• Spatial questions tied to pictures
▽

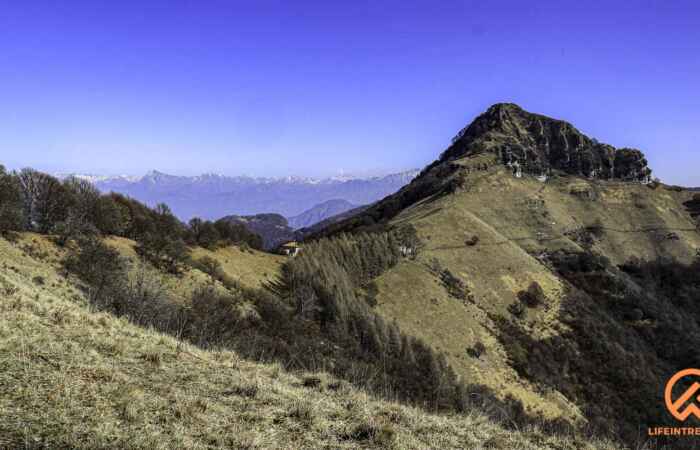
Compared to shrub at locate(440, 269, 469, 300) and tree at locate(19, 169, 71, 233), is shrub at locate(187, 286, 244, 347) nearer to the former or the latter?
tree at locate(19, 169, 71, 233)

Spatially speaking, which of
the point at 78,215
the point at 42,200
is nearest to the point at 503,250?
the point at 78,215

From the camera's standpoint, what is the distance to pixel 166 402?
7562 millimetres

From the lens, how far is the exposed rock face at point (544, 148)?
401 feet

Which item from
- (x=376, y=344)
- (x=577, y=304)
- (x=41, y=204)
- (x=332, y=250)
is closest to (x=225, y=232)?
(x=332, y=250)

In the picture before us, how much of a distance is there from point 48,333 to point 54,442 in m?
4.83

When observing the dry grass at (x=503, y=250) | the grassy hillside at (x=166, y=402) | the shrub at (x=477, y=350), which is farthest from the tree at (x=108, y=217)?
the shrub at (x=477, y=350)

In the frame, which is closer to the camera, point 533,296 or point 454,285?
point 454,285

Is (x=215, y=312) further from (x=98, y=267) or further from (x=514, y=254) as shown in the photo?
(x=514, y=254)

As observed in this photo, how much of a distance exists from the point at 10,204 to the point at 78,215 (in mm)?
5011

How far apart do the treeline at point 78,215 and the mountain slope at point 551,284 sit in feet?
75.8

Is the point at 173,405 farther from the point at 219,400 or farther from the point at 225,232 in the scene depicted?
the point at 225,232

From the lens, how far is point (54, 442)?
570 cm

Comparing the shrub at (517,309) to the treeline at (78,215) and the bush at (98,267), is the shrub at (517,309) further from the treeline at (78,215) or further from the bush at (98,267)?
the bush at (98,267)

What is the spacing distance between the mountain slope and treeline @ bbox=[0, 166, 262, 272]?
23.1 m
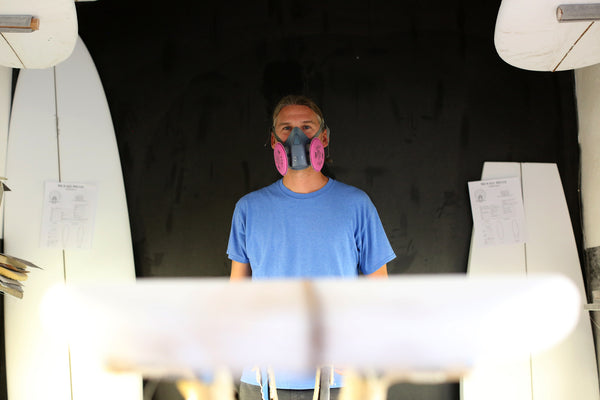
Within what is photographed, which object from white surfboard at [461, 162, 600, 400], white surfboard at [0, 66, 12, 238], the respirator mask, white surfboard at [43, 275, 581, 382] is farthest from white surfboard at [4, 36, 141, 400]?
white surfboard at [43, 275, 581, 382]

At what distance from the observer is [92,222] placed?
284 cm

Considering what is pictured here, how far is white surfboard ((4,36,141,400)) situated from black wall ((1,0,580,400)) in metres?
0.10

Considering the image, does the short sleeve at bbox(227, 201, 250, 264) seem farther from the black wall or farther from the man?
the black wall

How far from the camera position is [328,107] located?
2.96 metres

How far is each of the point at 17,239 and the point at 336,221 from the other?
A: 5.53 feet

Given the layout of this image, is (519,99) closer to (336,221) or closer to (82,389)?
(336,221)

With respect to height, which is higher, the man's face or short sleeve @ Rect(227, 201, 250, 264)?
the man's face

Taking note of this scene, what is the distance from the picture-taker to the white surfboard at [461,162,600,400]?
2.70m

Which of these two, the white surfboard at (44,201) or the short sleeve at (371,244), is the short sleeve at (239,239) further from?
the white surfboard at (44,201)

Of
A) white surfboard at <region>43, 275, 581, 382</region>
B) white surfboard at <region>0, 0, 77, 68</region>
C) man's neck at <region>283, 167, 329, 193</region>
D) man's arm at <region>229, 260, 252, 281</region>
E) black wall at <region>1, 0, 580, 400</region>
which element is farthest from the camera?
black wall at <region>1, 0, 580, 400</region>

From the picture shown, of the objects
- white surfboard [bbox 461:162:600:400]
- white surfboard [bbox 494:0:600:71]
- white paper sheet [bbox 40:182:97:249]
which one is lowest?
white surfboard [bbox 461:162:600:400]

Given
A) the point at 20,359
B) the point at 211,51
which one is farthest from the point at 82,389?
the point at 211,51

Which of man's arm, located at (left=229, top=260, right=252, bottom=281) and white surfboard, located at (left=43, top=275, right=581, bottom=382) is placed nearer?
white surfboard, located at (left=43, top=275, right=581, bottom=382)

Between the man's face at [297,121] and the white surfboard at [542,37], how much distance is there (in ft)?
2.32
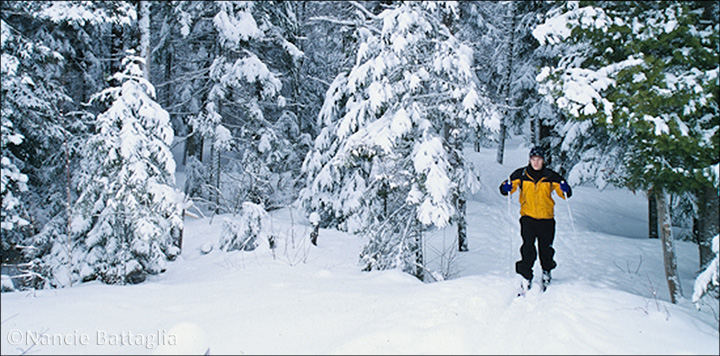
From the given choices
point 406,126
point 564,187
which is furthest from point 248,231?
point 564,187

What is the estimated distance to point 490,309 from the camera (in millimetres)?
4984

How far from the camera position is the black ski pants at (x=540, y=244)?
19.8 ft

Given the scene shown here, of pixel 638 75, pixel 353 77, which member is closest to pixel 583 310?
pixel 638 75

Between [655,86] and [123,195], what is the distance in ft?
26.5


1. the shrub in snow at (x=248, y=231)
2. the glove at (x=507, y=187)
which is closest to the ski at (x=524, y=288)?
the glove at (x=507, y=187)

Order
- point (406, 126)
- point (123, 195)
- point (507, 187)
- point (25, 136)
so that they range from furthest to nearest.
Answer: point (25, 136)
point (123, 195)
point (406, 126)
point (507, 187)

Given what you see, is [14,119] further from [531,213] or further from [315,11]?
[315,11]

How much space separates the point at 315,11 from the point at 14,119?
13411 mm

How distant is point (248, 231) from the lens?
9.58 m

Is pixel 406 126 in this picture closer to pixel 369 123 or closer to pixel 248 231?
pixel 369 123

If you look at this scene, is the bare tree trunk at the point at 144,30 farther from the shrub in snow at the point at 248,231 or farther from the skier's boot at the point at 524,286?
the skier's boot at the point at 524,286

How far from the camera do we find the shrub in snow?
9508 mm

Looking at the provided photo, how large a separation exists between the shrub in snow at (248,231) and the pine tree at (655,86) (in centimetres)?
682

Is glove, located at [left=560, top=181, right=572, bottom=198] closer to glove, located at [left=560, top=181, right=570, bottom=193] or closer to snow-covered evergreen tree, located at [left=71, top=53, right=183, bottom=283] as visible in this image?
glove, located at [left=560, top=181, right=570, bottom=193]
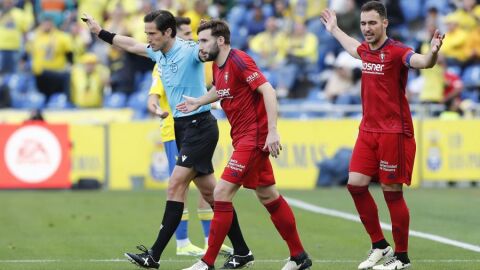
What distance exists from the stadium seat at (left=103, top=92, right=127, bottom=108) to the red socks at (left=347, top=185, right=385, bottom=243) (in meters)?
15.5

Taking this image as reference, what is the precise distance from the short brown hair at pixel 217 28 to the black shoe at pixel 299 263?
6.53 feet

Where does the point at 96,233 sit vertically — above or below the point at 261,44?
below

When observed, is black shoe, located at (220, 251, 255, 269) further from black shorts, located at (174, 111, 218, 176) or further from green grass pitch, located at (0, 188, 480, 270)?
black shorts, located at (174, 111, 218, 176)

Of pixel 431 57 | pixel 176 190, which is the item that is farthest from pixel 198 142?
pixel 431 57

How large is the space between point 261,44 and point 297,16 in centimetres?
130

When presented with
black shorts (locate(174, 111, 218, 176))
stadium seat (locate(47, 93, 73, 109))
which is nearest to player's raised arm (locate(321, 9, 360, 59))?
black shorts (locate(174, 111, 218, 176))

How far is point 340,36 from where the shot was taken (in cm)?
1102

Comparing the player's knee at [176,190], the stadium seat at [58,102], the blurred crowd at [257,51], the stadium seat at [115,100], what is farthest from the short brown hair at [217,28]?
the stadium seat at [58,102]

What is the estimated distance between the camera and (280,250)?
40.9ft

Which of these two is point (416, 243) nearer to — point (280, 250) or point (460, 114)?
point (280, 250)

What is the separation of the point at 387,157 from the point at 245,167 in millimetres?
1345

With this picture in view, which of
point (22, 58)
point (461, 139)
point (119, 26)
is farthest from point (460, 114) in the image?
point (22, 58)

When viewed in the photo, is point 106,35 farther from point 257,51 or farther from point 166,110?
point 257,51

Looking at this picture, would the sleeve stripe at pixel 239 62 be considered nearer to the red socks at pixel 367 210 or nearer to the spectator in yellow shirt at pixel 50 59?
the red socks at pixel 367 210
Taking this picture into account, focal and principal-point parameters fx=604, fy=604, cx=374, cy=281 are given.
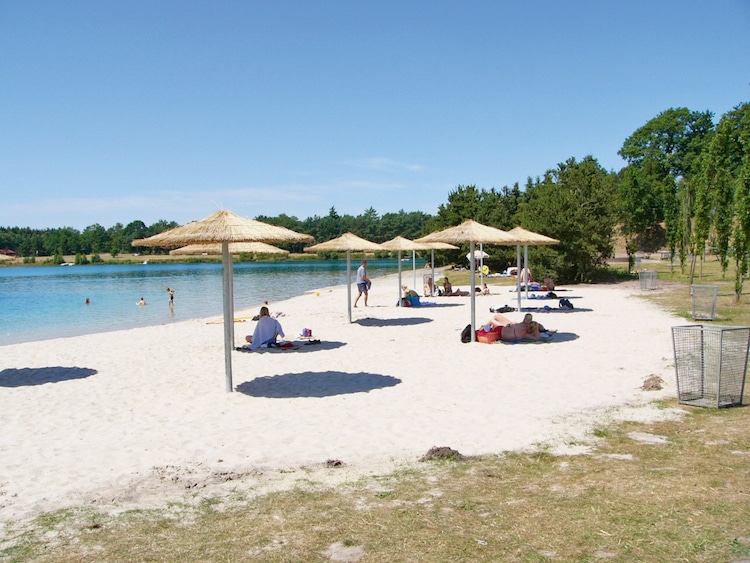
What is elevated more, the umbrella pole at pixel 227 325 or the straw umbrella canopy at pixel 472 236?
the straw umbrella canopy at pixel 472 236

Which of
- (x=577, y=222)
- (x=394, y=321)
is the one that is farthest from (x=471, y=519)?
(x=577, y=222)

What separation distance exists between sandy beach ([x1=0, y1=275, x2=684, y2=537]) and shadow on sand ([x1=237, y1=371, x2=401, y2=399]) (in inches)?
1.1

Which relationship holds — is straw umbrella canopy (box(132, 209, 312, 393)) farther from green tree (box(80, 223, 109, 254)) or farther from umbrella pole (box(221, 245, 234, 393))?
green tree (box(80, 223, 109, 254))

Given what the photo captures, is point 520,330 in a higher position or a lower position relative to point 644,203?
lower

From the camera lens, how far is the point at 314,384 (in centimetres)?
898

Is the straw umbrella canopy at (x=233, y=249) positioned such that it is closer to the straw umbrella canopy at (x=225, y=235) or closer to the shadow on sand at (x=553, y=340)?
the straw umbrella canopy at (x=225, y=235)

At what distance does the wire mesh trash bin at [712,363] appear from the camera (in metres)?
6.95

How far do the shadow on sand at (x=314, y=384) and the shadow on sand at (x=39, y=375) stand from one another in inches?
127

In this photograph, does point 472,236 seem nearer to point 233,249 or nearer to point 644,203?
point 233,249

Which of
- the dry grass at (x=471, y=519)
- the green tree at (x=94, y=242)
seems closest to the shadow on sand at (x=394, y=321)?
the dry grass at (x=471, y=519)

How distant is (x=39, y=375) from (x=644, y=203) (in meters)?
59.2

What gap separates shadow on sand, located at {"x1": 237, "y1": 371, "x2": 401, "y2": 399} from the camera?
8.47 m

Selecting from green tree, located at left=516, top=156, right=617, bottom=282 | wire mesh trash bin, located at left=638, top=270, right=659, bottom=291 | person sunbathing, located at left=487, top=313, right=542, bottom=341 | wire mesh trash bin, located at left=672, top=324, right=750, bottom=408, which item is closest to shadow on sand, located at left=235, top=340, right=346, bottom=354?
person sunbathing, located at left=487, top=313, right=542, bottom=341

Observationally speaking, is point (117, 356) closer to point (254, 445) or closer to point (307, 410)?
point (307, 410)
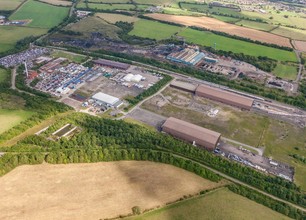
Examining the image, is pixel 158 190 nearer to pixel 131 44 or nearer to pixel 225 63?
pixel 225 63

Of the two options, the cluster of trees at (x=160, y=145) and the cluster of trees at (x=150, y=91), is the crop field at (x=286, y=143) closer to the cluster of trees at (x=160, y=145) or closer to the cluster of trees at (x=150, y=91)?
the cluster of trees at (x=160, y=145)

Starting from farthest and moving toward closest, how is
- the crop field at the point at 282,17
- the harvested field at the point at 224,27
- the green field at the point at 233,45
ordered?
the crop field at the point at 282,17
the harvested field at the point at 224,27
the green field at the point at 233,45

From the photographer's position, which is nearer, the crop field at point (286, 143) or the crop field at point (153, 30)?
the crop field at point (286, 143)

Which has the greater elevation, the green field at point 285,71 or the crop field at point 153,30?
the crop field at point 153,30

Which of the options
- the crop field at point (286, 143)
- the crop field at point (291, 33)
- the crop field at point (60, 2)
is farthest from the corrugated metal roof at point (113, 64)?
the crop field at point (291, 33)

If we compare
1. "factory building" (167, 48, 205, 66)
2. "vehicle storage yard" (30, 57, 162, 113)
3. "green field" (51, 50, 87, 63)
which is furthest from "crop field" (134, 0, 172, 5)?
"vehicle storage yard" (30, 57, 162, 113)
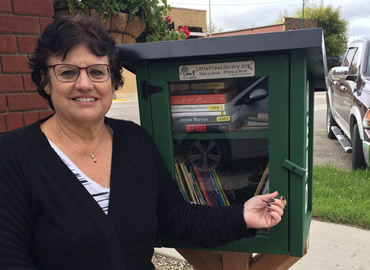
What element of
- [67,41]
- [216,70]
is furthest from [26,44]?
[216,70]

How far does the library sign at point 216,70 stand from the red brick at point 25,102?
0.96 meters

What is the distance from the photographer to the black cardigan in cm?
116

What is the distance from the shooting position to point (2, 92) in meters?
1.82

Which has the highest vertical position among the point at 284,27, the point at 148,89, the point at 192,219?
the point at 284,27

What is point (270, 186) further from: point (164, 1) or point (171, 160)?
point (164, 1)

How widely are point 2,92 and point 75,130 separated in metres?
0.73

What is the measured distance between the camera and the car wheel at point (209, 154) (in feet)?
5.27

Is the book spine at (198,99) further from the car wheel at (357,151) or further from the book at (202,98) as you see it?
the car wheel at (357,151)

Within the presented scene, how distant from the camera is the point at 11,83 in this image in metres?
1.85

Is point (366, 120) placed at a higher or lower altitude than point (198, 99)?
lower

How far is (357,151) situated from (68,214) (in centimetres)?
443

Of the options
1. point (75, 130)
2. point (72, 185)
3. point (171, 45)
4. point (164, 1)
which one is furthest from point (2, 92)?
point (164, 1)

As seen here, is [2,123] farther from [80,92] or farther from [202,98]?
[202,98]

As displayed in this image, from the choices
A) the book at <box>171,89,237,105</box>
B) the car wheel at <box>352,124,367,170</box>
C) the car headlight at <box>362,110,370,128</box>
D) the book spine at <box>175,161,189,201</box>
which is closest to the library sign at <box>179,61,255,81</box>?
the book at <box>171,89,237,105</box>
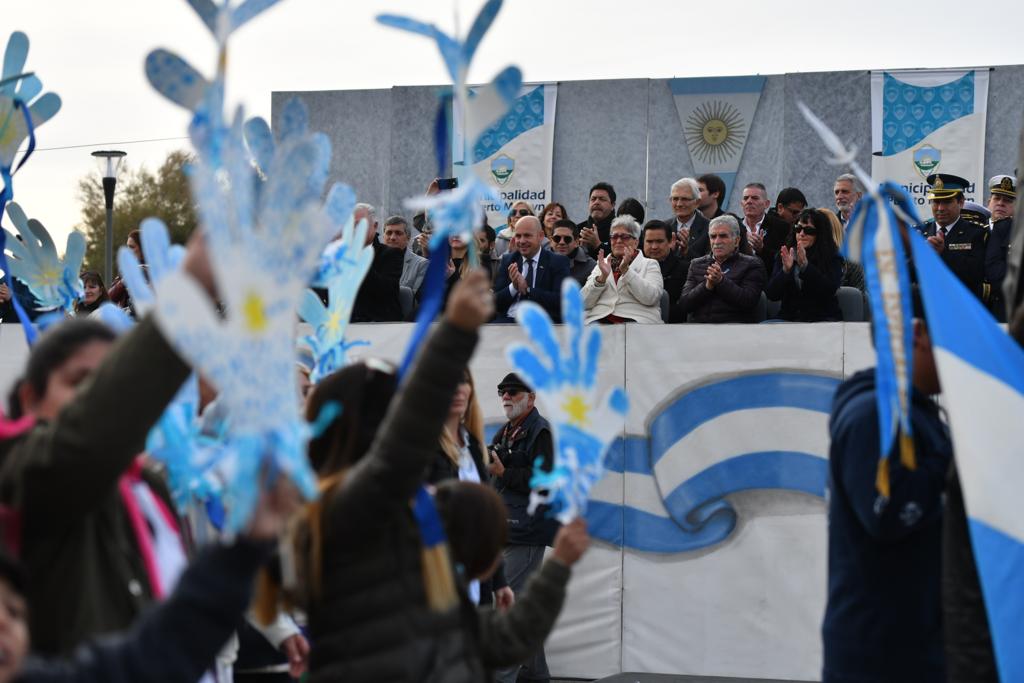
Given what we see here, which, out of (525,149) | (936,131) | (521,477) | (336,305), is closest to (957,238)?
(521,477)

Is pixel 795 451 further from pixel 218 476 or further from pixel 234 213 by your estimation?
pixel 234 213

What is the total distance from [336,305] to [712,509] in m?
3.41

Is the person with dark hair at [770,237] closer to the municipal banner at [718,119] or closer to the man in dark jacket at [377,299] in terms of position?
the man in dark jacket at [377,299]

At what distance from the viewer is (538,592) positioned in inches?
112

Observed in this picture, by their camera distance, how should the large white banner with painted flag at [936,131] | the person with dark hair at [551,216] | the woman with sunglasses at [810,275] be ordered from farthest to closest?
the large white banner with painted flag at [936,131] < the person with dark hair at [551,216] < the woman with sunglasses at [810,275]

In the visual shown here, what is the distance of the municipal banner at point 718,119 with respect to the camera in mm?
14062

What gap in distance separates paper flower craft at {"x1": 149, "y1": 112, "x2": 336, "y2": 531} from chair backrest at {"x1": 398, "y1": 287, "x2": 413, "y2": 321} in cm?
618

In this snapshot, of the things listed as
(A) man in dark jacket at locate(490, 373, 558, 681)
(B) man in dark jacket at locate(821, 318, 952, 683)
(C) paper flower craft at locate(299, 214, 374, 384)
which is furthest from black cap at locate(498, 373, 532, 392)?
(B) man in dark jacket at locate(821, 318, 952, 683)

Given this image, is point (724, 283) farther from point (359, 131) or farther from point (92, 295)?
point (359, 131)

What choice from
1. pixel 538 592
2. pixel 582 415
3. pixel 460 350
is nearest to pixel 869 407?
pixel 582 415

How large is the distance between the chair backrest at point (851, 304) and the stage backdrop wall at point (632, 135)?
260 inches

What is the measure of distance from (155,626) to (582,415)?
133cm

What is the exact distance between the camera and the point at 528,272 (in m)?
7.93

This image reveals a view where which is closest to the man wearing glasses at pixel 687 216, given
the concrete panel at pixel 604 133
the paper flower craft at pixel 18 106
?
the paper flower craft at pixel 18 106
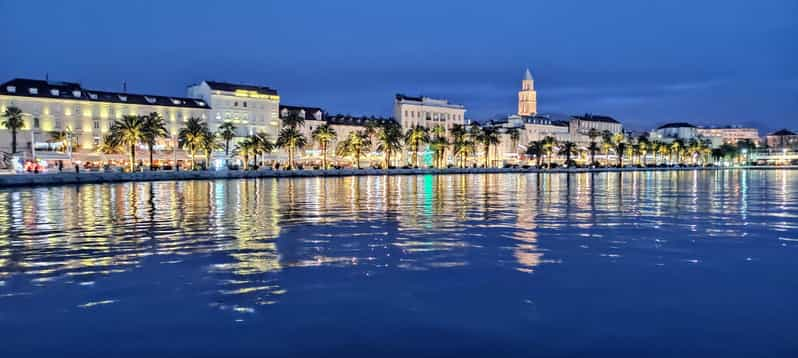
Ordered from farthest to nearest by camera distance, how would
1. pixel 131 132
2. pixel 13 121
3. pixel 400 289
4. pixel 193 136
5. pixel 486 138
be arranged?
pixel 486 138 < pixel 193 136 < pixel 13 121 < pixel 131 132 < pixel 400 289

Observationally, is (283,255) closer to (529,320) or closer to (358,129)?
(529,320)

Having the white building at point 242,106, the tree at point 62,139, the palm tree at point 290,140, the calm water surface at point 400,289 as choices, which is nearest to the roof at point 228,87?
the white building at point 242,106

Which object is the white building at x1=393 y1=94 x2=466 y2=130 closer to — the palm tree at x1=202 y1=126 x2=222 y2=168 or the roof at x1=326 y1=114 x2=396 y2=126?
the roof at x1=326 y1=114 x2=396 y2=126

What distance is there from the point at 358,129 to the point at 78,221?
4550 inches

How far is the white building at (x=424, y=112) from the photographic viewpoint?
14775cm

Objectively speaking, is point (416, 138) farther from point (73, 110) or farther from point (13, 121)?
point (13, 121)

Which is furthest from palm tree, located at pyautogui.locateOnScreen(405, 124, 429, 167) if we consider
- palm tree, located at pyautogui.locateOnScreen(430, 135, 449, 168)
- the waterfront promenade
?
the waterfront promenade

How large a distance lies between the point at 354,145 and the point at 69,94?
1905 inches

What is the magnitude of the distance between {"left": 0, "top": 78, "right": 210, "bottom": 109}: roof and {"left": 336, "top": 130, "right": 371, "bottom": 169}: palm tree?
27.0 metres

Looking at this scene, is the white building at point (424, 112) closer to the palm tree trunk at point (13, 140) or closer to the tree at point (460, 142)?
the tree at point (460, 142)

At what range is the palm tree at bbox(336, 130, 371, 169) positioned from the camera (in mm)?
117812

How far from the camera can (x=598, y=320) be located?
9383mm

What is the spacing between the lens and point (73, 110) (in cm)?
10125

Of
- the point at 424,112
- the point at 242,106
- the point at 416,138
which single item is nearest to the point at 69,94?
the point at 242,106
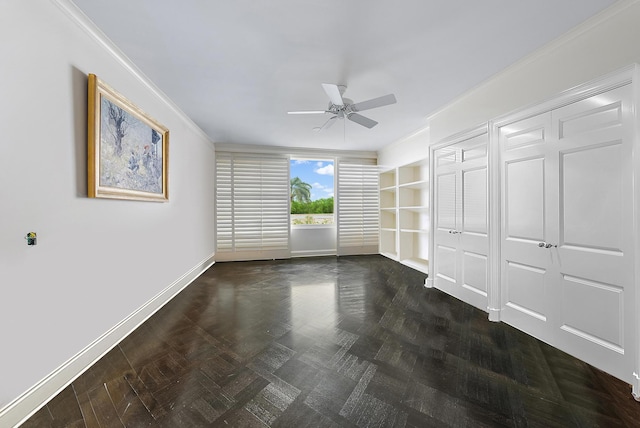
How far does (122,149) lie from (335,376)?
2.69 metres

△

• Problem statement
Without the pictures, repeat exactly the lines running from the line containing "Having the white" through the end of the data, both ends included.

• The output
Having the white building at point 242,106, the tree at point 62,139, the palm tree at point 290,140, the calm water surface at point 400,289 as choices, which is nearest to the roof at point 228,87?
the white building at point 242,106

Which object is the white building at x1=393 y1=94 x2=466 y2=130 closer to — the palm tree at x1=202 y1=126 x2=222 y2=168 or the roof at x1=326 y1=114 x2=396 y2=126?
the roof at x1=326 y1=114 x2=396 y2=126

What distance is there from the point at 358,129 to the point at 78,221?
4550 inches

How far is the white building at (x=424, y=112) from the photographic viewpoint?
14775cm

Objectively speaking, is point (416, 138) farther from point (73, 110) or farther from point (13, 121)?
point (13, 121)

Which is furthest from palm tree, located at pyautogui.locateOnScreen(405, 124, 429, 167) if we consider
- palm tree, located at pyautogui.locateOnScreen(430, 135, 449, 168)
- the waterfront promenade
?
the waterfront promenade

How large a distance lies between the point at 354,145 and the point at 69,94?
1905 inches

What is the magnitude of the distance between {"left": 0, "top": 78, "right": 210, "bottom": 109}: roof and {"left": 336, "top": 130, "right": 371, "bottom": 169}: palm tree?
27.0 metres

Looking at this scene, is the white building at point (424, 112) closer to the palm tree trunk at point (13, 140) or closer to the tree at point (460, 142)?
the tree at point (460, 142)

At what range is the palm tree at bbox(336, 130, 371, 169) positioned from the camera (in mm)?
117812

How far from the camera can (x=598, y=320) be located?
9383mm

What is the spacing between the lens and point (73, 110) (in cm)?
10125

Of
- the point at 424,112
- the point at 242,106
- the point at 416,138
which single item is nearest to the point at 69,94?
the point at 242,106
How far does (122,149) lie from (335,376)?
2.69 metres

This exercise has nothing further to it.